- Most Americans won’t buy anything online unless shipping is free, according to a new study.
- Free shipping is never really free, and retailers come up with clever ways to cover the cost.
- Raise prices or force us to buy more – retailers cover shipping one way or another, experts say.
Americans’ addiction to free shipping is getting worse. And while it might seem like a bargain, transportation experts say it probably ends up being the exact opposite.
According to new data from shipping technology company Shippo, 62% of Americans refuse to buy something online without free shipping. In 2020, that number was 40% — evidence that our addiction to free shipping is only intensifying.
“It’s a conundrum,” said Krish Iyer, vice president of strategic partnerships at Auctane, which owns ShipStation and Stamps.com. “Having some sort of free shipping option is now a permanent expectation.”
But someone has to pay for shipping even when it seems free. And at the end of the day, it’s probably you.
Free shipping can delay packages
Retailers negotiate prices with package carriers like UPS and FedEx to try to make shipping costs easier to absorb while still making a profit, but in recent years, shipping prices have risen faster and more frequently.
“The cost has increased exponentially – with new surcharges being added, fee increases occurring more frequently than once a year, and new rules in terms of weight and dimension limits,” Iyer said. In the Shippo survey, 41% of online sellers said shipping charges were their number one challenge.
In some cases, retailers are choosing to ship slower to save money rather than charging for shipping, Nate Skiver, CEO of LPF Spend Management, which used to manage shipping for Gap, tells Insider.
That’s why the slower shipping service of carriers like DHL and UPS, where most packages are passed on to the post office for delivery, is booming at the same time that Amazon boasts of “in hours” deliveries.

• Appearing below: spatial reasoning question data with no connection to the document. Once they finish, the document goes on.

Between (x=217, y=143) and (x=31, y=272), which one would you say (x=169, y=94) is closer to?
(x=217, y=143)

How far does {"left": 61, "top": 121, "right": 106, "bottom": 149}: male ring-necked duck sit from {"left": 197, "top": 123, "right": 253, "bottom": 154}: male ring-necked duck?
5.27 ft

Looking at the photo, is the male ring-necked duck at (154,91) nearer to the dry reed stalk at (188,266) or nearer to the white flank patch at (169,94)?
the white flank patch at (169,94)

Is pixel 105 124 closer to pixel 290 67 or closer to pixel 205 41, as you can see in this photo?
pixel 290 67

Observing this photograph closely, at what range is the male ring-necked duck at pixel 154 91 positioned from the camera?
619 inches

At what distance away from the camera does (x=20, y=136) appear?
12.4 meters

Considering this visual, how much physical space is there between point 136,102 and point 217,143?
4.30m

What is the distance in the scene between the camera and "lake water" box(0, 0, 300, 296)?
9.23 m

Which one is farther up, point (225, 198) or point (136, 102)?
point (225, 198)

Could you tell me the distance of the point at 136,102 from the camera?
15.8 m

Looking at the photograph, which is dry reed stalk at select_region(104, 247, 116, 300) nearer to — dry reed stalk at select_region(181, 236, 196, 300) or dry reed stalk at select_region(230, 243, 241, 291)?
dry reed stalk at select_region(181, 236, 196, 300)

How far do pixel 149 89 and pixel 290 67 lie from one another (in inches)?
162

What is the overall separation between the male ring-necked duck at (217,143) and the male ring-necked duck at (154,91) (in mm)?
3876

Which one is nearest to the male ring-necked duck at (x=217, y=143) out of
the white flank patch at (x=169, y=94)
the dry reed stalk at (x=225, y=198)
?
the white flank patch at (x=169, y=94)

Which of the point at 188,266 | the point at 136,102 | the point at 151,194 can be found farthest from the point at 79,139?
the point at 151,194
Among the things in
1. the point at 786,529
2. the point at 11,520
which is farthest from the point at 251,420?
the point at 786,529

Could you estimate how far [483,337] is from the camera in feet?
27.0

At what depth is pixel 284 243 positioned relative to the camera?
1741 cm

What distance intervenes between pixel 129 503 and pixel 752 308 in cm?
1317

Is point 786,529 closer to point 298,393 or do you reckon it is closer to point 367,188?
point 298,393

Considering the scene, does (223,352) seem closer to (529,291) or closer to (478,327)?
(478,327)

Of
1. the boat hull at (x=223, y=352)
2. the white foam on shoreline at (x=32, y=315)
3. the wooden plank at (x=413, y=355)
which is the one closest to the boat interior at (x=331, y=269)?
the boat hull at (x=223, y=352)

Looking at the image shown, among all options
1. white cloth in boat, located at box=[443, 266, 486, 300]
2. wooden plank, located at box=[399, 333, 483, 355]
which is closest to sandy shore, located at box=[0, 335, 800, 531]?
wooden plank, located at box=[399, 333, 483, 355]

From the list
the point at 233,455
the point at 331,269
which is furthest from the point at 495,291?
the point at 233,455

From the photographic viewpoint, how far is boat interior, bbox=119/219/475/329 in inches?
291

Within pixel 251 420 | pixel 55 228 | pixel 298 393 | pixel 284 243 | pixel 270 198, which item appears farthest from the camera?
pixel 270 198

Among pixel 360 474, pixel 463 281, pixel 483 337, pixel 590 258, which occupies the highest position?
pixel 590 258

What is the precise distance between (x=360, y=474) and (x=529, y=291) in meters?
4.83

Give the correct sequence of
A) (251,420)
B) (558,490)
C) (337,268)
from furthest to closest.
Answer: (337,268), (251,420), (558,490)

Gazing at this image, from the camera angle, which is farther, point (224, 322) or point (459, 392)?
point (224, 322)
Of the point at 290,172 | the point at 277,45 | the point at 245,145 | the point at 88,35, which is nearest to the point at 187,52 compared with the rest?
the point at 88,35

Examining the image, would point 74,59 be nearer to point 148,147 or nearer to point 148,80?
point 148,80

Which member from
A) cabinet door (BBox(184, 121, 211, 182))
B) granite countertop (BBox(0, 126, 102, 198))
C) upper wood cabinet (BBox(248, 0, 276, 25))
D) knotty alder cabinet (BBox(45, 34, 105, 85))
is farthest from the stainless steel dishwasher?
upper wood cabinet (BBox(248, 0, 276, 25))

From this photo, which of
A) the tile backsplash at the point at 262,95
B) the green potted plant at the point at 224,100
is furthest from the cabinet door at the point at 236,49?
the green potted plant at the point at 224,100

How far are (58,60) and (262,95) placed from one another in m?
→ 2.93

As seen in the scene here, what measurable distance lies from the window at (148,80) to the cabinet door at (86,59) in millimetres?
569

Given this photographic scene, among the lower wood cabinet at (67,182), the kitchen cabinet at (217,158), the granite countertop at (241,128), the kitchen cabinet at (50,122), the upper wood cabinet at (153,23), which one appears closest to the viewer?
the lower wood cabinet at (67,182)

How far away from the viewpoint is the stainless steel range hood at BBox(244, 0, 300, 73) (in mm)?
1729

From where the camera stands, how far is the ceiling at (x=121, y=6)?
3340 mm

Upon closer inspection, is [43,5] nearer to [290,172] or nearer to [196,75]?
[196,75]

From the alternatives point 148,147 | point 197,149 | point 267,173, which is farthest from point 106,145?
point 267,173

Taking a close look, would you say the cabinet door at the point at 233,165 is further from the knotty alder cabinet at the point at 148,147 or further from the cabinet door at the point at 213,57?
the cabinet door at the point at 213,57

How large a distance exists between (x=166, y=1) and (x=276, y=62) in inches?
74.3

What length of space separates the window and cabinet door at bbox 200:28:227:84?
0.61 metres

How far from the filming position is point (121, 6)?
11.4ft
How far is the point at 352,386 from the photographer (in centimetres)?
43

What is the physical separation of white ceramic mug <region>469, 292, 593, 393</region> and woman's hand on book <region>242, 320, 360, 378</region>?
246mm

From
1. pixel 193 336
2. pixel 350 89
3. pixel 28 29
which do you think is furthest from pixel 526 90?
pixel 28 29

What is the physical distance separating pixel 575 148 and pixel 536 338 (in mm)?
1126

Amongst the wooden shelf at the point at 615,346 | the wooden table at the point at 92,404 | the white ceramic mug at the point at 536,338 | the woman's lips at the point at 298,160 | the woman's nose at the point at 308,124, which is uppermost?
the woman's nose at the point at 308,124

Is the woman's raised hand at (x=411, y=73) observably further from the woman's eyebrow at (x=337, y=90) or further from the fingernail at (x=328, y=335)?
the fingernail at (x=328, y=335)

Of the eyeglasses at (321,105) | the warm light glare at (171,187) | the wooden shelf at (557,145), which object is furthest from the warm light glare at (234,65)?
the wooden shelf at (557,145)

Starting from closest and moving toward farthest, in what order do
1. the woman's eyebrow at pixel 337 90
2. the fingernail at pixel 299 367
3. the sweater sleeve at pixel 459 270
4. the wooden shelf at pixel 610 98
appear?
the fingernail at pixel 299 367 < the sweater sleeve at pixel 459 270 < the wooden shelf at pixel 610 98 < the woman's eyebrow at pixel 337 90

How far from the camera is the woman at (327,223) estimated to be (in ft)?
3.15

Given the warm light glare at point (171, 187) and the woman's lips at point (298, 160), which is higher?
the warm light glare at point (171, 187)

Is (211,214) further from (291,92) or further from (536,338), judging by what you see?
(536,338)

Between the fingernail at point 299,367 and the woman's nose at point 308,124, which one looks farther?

“The option is still there, the customer just has to wait,” Skiver said.
Does free shipping make you spend more?
Retailers have different priorities when it comes to influencing consumer behavior. Some want large order sizes with lots of items. Some want a lot of small orders. Some want to nudge certain items that bring in more profit over others that bring in less. And because they know that free shipping is a prerequisite for shoppers, they also know that they can change our behavior with minimal purchase requirements.
Psychologists call this “loss aversion” – when it becomes preferable to “earn” free shipping by adding more items to the cart than to “lose” money on shipping.
Nearly half of consumers in Shippo’s survey said they are willing to meet a minimum purchase amount to get free shipping. The minimum will likely be set by retailers based on the average price of the product they sell and the number of items that would help justify shipping, Iyer explained.
Retailers have also started raising product prices with shipping costs in mind, he said.
Also, since consumers aren’t willing to pay for shipping, retailers are constantly trying to figure out what extras they’ll pay for. An exact delivery date might be one thing retailers start trying, according to Iyer.
“Many consumers are now as interested in date- and time-specific delivery as they are in free shipping,” he said. Some retailers are now charging consumers for delivery by a specific date, rather than a way that might say “between 3 to 7 days”.
Good news for them: Americans are also addicted to package tracking, so a set delivery day might get a dopamine hit.